Elmont rallies into semifinals


The upset winds were blowing all over the Nassau County Class A boys’ basketball tournament last week, with the top three seeds all falling on Feb. 18. However, that wasn’t the case the following day in the AA bracket when each of the top four seeds advanced, including No. 2 Elmont thanks to a 69-62 victory at home over No. 10 Massapequa.

The Spartans, who had five players score in double figures, turned the game around in the third quarter after trailing by eight points at halftime. “We showed a lot of resolve,” Elmont head coach George Holub said. “I’m proud of our guys. We made a slight defensive adjustment with our press at the half and it messed them up a little bit. We also did a great job on the boards.”

Tristan Brown scored 18 points to lead Elmont, which advanced to face No. 3 Uniondale in the semifinals on Wednesday night after presstime. It’s the third straight season the Knights and Spartans are meeting in the playoffs. They split the previous two battles. “I’m sure they’ll have something for us, and we’ll have something for them,” Holub said. The winner will play for the Class AA title on Saturday.

Elmont had its hands full with Massapequa, which got a game-high 29 points from Alex Cosenza and 20 from Dylan Balducci. “Tristan and I went to the Carey-Lawrence game and saw the top seed go down,” Holub said of the Class A matchup between the No. 9 and 1 seeds, respectively. “It’s lose and go home. And when you’re a senior that’s it, there’s no tomorrow. Tristan spoke up at halftime and told everyone ‘we’re not going down like this.’”

The Spartans surged ahead by the end of the third quarter, 47-46, after scoring 21. Three of those came off the fingertips of Keith Tompkins (11 points), who brought the house down after taking a pass from Brown. “That was the play that got the momentum on our side for good,” Holub said.

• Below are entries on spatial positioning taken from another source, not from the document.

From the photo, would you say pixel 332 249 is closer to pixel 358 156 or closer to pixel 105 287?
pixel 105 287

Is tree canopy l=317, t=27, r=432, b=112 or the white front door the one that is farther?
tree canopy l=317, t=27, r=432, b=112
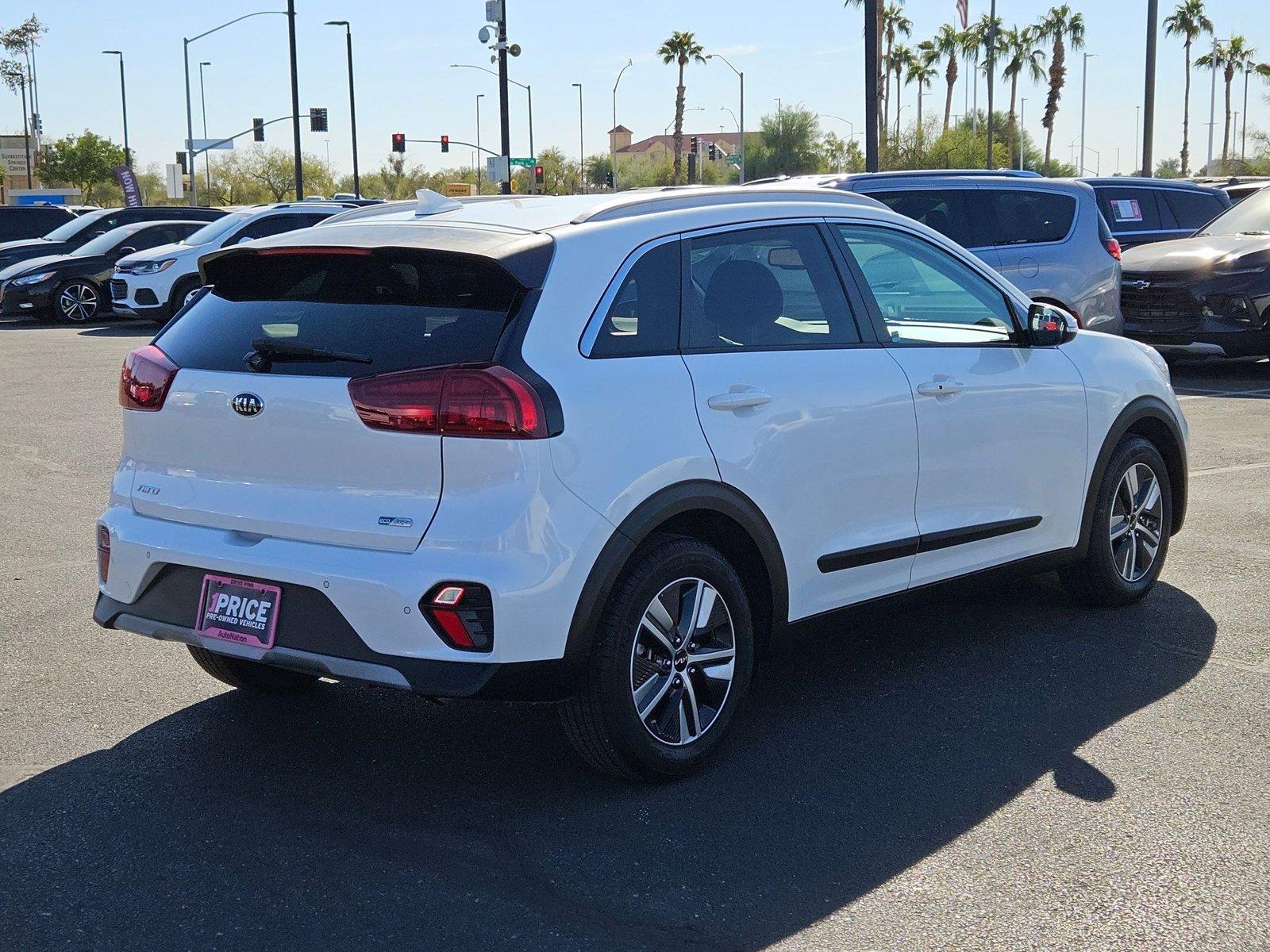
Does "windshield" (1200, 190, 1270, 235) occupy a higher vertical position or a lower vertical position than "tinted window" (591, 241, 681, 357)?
higher

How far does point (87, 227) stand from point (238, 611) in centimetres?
2327

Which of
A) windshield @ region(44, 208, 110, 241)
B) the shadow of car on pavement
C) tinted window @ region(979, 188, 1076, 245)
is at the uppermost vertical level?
windshield @ region(44, 208, 110, 241)

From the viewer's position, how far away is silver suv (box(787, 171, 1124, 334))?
1255cm

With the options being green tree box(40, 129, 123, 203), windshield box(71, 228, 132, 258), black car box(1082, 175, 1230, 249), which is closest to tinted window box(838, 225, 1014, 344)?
black car box(1082, 175, 1230, 249)

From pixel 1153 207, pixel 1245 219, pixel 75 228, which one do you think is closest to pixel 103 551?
pixel 1245 219

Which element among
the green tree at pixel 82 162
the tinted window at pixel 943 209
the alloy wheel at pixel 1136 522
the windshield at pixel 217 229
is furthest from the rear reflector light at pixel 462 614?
the green tree at pixel 82 162

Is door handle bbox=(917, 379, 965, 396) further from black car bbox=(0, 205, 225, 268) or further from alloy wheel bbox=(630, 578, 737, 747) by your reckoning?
black car bbox=(0, 205, 225, 268)

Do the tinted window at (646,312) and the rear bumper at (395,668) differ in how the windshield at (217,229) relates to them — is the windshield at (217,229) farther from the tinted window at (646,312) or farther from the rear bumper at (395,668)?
the rear bumper at (395,668)

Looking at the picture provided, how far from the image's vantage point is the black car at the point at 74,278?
74.4 ft

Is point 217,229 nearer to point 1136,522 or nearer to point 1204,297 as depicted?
point 1204,297

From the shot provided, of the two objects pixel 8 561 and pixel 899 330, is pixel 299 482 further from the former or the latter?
pixel 8 561

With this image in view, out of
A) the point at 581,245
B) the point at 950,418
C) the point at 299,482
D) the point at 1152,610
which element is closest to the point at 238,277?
the point at 299,482

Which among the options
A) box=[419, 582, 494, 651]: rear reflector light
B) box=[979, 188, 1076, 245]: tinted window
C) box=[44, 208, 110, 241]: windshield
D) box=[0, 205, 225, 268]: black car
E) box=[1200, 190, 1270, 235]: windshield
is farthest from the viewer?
box=[44, 208, 110, 241]: windshield

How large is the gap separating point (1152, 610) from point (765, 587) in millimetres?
2319
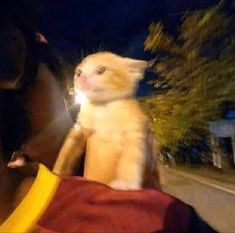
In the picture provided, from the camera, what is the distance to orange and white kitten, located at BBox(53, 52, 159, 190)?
0.72 metres

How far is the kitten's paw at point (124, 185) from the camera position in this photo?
70 centimetres

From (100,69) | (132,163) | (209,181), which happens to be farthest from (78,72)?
(209,181)

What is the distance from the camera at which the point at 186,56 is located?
73cm

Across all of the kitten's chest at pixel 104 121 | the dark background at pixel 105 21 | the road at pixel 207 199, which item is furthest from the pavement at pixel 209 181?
the dark background at pixel 105 21

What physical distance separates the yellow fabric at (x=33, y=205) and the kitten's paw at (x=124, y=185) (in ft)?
0.32

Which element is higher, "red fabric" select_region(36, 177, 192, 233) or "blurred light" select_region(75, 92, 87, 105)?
"blurred light" select_region(75, 92, 87, 105)

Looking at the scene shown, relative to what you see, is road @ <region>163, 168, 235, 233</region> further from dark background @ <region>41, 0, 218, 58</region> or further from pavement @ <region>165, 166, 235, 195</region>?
dark background @ <region>41, 0, 218, 58</region>

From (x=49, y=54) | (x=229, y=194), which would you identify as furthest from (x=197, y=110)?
(x=49, y=54)

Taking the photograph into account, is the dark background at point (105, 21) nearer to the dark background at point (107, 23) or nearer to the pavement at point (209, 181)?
the dark background at point (107, 23)

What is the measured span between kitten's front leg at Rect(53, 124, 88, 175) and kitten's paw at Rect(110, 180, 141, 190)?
86 millimetres

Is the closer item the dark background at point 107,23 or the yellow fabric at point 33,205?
the yellow fabric at point 33,205

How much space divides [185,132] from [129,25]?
0.21m

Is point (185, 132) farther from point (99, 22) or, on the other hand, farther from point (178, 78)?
point (99, 22)

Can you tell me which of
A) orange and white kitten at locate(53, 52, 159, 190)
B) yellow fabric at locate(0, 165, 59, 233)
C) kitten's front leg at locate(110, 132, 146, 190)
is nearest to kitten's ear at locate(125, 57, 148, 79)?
orange and white kitten at locate(53, 52, 159, 190)
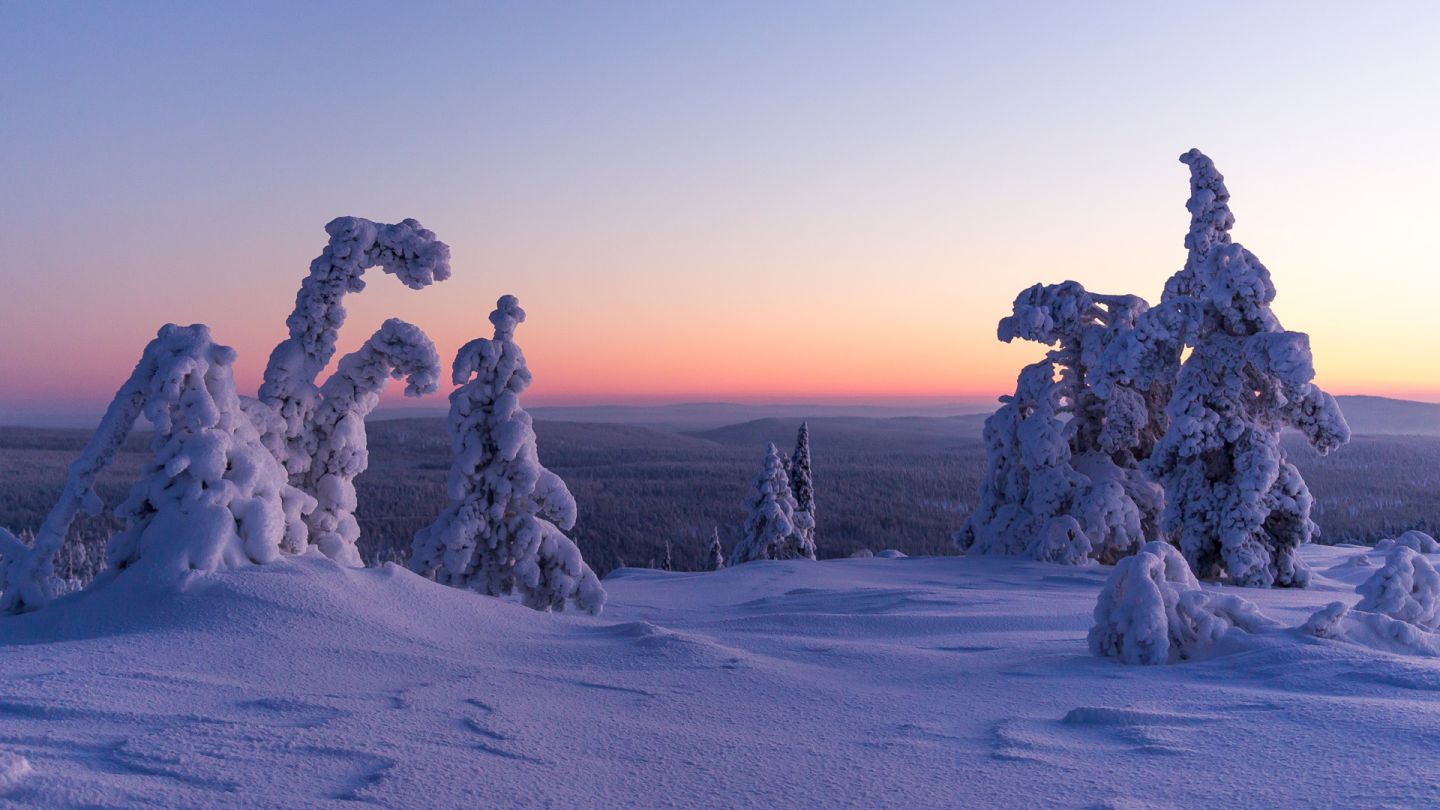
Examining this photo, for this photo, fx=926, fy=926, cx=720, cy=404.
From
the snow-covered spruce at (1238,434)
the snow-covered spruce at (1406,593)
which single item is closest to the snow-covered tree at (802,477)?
the snow-covered spruce at (1238,434)

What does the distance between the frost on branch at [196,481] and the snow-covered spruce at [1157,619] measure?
683 centimetres

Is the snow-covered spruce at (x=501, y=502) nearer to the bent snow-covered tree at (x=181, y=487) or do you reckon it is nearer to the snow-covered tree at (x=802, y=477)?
the bent snow-covered tree at (x=181, y=487)

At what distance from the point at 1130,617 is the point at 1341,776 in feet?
9.83

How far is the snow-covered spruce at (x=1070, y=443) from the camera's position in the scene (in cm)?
1812

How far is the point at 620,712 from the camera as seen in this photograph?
513cm

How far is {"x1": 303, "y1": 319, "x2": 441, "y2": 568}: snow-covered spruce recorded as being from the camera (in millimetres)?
9859

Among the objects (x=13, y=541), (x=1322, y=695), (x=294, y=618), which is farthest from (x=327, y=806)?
(x=13, y=541)

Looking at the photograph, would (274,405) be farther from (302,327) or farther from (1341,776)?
(1341,776)

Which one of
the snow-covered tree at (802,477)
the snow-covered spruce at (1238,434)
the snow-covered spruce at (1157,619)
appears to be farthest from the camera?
the snow-covered tree at (802,477)

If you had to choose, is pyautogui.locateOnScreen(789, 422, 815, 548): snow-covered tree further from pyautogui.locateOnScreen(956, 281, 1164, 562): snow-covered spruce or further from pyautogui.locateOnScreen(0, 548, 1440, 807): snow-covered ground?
pyautogui.locateOnScreen(0, 548, 1440, 807): snow-covered ground

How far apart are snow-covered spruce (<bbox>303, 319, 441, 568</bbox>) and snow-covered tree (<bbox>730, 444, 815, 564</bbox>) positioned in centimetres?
2256

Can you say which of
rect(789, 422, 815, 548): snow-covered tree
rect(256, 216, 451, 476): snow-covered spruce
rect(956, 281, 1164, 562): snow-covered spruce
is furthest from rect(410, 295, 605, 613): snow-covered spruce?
rect(789, 422, 815, 548): snow-covered tree

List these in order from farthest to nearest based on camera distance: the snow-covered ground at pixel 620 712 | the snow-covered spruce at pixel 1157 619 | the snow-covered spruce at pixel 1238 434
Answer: the snow-covered spruce at pixel 1238 434, the snow-covered spruce at pixel 1157 619, the snow-covered ground at pixel 620 712

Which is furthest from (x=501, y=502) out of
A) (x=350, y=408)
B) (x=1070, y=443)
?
(x=1070, y=443)
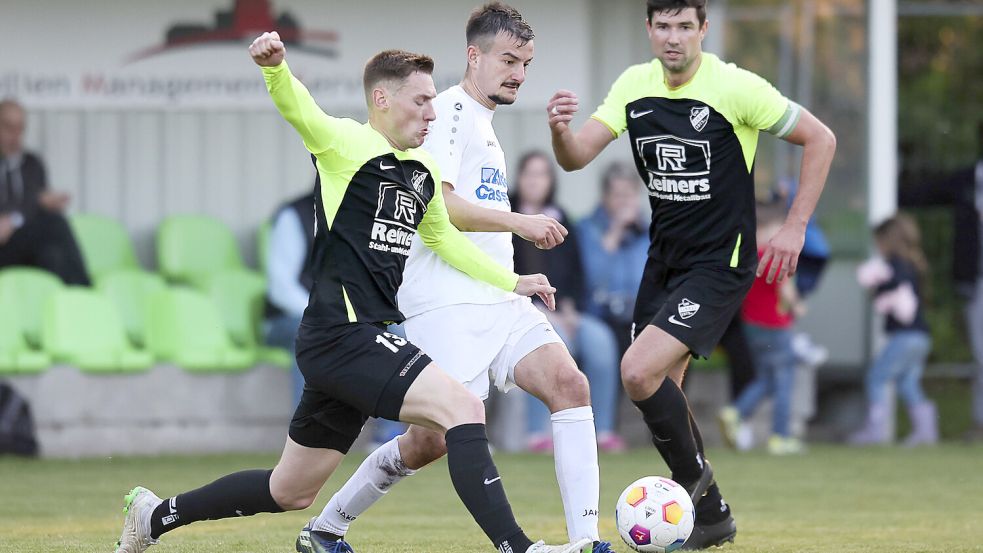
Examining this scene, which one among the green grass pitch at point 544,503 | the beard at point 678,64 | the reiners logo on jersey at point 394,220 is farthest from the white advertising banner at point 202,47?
the reiners logo on jersey at point 394,220

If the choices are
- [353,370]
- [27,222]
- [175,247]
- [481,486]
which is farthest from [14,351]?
[481,486]

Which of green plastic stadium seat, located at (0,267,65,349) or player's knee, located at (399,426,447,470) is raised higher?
green plastic stadium seat, located at (0,267,65,349)

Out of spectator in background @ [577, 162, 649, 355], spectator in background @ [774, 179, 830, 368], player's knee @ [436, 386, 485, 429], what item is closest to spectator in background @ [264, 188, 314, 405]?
spectator in background @ [577, 162, 649, 355]

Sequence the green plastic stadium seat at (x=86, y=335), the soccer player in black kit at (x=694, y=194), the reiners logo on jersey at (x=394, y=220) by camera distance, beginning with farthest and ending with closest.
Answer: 1. the green plastic stadium seat at (x=86, y=335)
2. the soccer player in black kit at (x=694, y=194)
3. the reiners logo on jersey at (x=394, y=220)

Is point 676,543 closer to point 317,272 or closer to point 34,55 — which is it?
point 317,272

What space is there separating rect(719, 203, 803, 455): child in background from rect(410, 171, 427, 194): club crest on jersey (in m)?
6.83

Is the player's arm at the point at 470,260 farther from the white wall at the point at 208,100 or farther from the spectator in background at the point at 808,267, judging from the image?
the white wall at the point at 208,100

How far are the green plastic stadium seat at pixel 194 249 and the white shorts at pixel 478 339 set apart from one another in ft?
21.4

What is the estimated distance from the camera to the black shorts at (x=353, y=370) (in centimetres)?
547

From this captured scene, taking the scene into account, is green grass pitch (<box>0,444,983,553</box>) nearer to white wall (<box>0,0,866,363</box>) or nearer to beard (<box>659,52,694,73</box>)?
beard (<box>659,52,694,73</box>)

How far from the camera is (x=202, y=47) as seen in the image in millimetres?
13047

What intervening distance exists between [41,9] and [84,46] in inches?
17.3

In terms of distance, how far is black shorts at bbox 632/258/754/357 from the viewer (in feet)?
22.4

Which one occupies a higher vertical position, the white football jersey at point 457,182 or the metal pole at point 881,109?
the metal pole at point 881,109
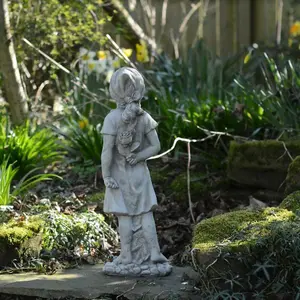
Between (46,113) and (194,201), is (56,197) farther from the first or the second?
(46,113)

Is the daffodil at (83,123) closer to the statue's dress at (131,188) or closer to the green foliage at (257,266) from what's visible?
the statue's dress at (131,188)

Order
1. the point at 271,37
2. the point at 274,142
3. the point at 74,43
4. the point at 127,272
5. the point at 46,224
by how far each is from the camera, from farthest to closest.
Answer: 1. the point at 271,37
2. the point at 74,43
3. the point at 274,142
4. the point at 46,224
5. the point at 127,272

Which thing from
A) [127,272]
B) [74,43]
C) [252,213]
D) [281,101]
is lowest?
[127,272]

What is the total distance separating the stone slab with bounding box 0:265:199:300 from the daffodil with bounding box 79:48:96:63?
425 centimetres

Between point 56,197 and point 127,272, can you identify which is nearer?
point 127,272

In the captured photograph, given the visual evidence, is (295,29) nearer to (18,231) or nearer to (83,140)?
(83,140)

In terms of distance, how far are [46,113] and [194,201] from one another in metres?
3.14

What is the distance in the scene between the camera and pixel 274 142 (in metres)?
6.45

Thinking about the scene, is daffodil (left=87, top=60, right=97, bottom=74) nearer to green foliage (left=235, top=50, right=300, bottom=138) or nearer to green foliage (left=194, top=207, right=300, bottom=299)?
green foliage (left=235, top=50, right=300, bottom=138)

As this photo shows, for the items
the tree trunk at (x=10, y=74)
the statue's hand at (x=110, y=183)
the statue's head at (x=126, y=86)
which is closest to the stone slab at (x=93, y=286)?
the statue's hand at (x=110, y=183)

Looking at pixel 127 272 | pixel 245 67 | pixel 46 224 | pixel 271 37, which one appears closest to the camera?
pixel 127 272

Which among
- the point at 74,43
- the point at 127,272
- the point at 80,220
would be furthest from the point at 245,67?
the point at 127,272

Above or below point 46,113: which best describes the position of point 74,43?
above

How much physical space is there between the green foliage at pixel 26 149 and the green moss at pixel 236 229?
2480 millimetres
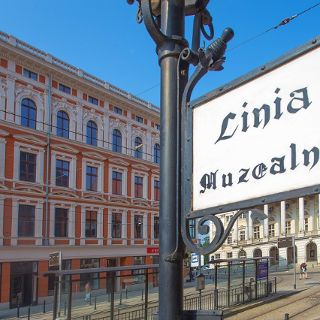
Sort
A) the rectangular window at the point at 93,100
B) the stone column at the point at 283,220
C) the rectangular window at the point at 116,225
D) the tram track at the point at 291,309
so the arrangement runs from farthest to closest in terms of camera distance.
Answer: the stone column at the point at 283,220 → the rectangular window at the point at 116,225 → the rectangular window at the point at 93,100 → the tram track at the point at 291,309

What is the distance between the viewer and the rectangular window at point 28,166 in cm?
3075

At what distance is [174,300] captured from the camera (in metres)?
1.96

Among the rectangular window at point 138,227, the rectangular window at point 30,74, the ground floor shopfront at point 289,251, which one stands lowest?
the ground floor shopfront at point 289,251

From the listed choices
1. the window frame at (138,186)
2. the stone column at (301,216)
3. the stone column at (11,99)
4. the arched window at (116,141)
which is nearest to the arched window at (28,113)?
the stone column at (11,99)

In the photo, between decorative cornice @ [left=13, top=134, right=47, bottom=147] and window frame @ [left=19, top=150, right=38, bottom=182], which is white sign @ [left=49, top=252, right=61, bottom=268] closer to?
window frame @ [left=19, top=150, right=38, bottom=182]

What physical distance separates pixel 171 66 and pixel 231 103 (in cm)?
40

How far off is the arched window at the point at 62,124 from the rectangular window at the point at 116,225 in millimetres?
8265

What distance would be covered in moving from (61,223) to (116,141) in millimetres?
9163

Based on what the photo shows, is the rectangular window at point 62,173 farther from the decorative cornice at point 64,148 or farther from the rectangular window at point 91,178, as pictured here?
the rectangular window at point 91,178

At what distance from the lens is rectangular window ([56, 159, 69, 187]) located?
33188mm

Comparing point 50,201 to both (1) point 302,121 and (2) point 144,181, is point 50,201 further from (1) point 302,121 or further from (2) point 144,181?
(1) point 302,121

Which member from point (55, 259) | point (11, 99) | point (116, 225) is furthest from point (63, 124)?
point (55, 259)

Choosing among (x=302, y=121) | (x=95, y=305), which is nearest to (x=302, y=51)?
(x=302, y=121)

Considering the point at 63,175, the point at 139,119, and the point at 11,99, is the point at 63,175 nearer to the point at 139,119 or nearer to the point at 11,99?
the point at 11,99
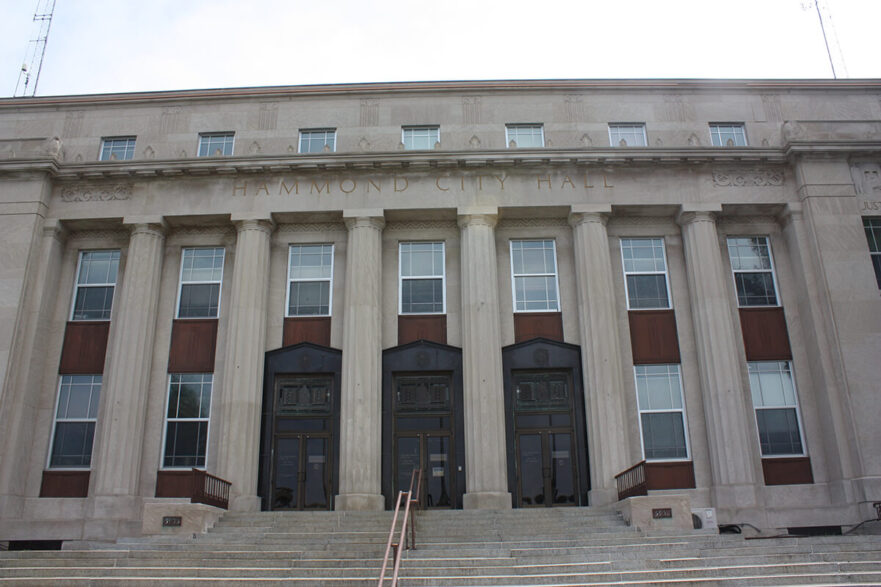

Brett Walker (11), Michael Graham (10), and Chiazam Nwankwo (10) also posted double digits in points for Elmont, which made the outcome more interesting than Holub would’ve liked by going 16-for-27 from the foul line. “Spreading out the offense is something we like to do,” he said. “The free throw shooting almost killed us. We have to be better from the line if we want to advance.”